The resulting resource exhaustion prevents ZFS from assigning new transaction groups in osd_trans_start() → dmu_tx_assign() → dmu_tx_wait(), causing other operations to hang.
Related Issues
- Similar issue but on a different path: https://jira.whamcloud.com/browse/LU-18246
Previous attempted fix (not merged, also won't fix this issue since it's only covering one specific path): https://review.whamcloud.com/c/fs/lustre-release/+/56442 - Not deadlock situation, but if it get triggered from kthreadd, it will result in kernel panic: https://jira.whamcloud.com/browse/LU-18826
Proposed Fix
While there was a simple fix to cover paths that involves zfs api call with spl_fstrans_mark, but the similar issue can happen in other places as well. The root cause here is the behavior that Lustre allocate memory and block on (inline) memory allocation critical path may cause more crash/deadlock. (LU-18826 for example).

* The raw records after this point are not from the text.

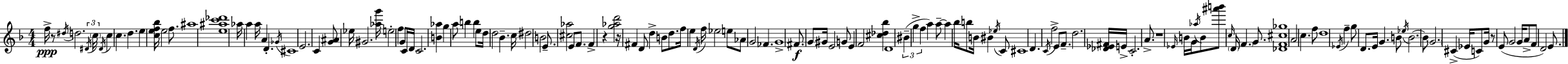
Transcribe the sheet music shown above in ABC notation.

X:1
T:Untitled
M:4/4
L:1/4
K:F
f/4 z/2 ^d/4 d2 ^D/4 c/4 ^D/4 c c d e [cef_b]/4 e2 f/2 ^a4 [e^ac'_d']4 _a/4 a a/4 A D _G/4 ^C4 E2 C [G^A]/2 _e/4 ^G2 [_ag']/4 e2 f G/2 C/4 D/4 C2 [B_a] g a/2 b b e/2 d/4 d2 _B c/4 ^d2 B2 E/2 [^c_a]2 E/2 F/2 F z [g_ad']2 z/4 ^F D/2 d B/2 d/2 f/4 e D/4 f/4 _e2 e/2 _A/2 G2 _F G4 ^F/2 G/2 ^G/4 E2 G/2 E F2 [^c_d_b] D4 ^B g f a a/2 a _b/4 b/2 B/4 ^B _e/4 C/2 ^C4 D C/4 f2 E/2 F/2 d2 [_D_E^F]/4 E/4 C2 A/2 z4 _E/4 B/4 G/4 _a/4 B/2 [^a'b']/2 c/4 D/4 F G/2 [_DF^c_g]4 A2 c f/2 d4 _E/4 f g/2 D/2 E/4 G B/2 _e/4 B2 B/2 G2 ^C _E/4 C/2 G/4 z/2 E/2 G2 G/4 A/2 F/2 D2 E/2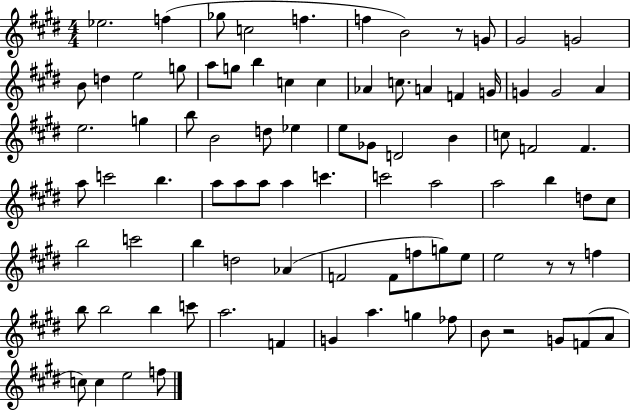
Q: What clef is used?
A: treble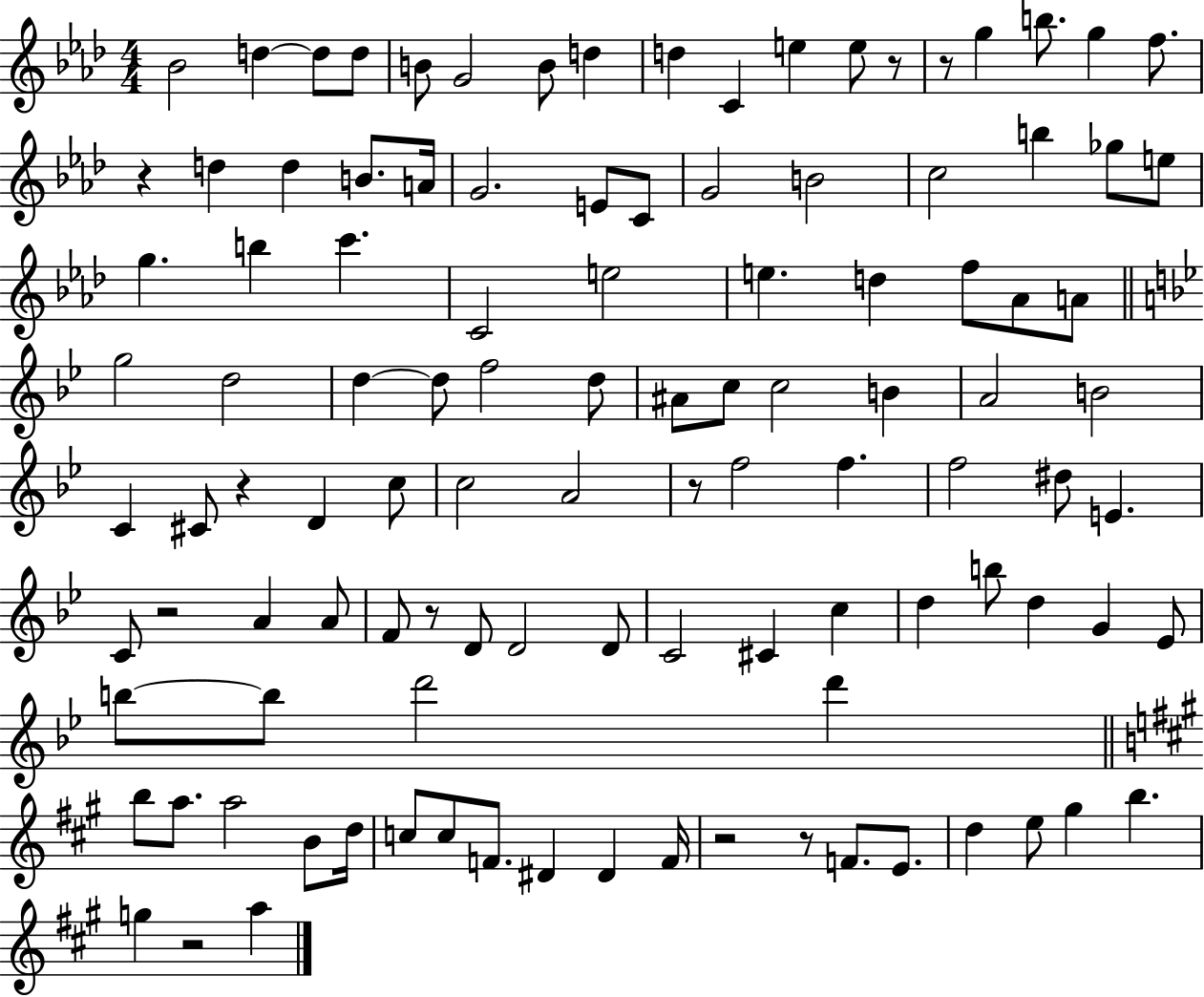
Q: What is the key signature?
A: AES major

One more general fix idea I have in mind: make Lustre evict_inode (ll_delete_inode) operation executed in system inline memory allocation path return and free up resources without delay waiting for RPC. The required RPC call to MDS can be scheduled and sent asynchronously using ptlrpcd.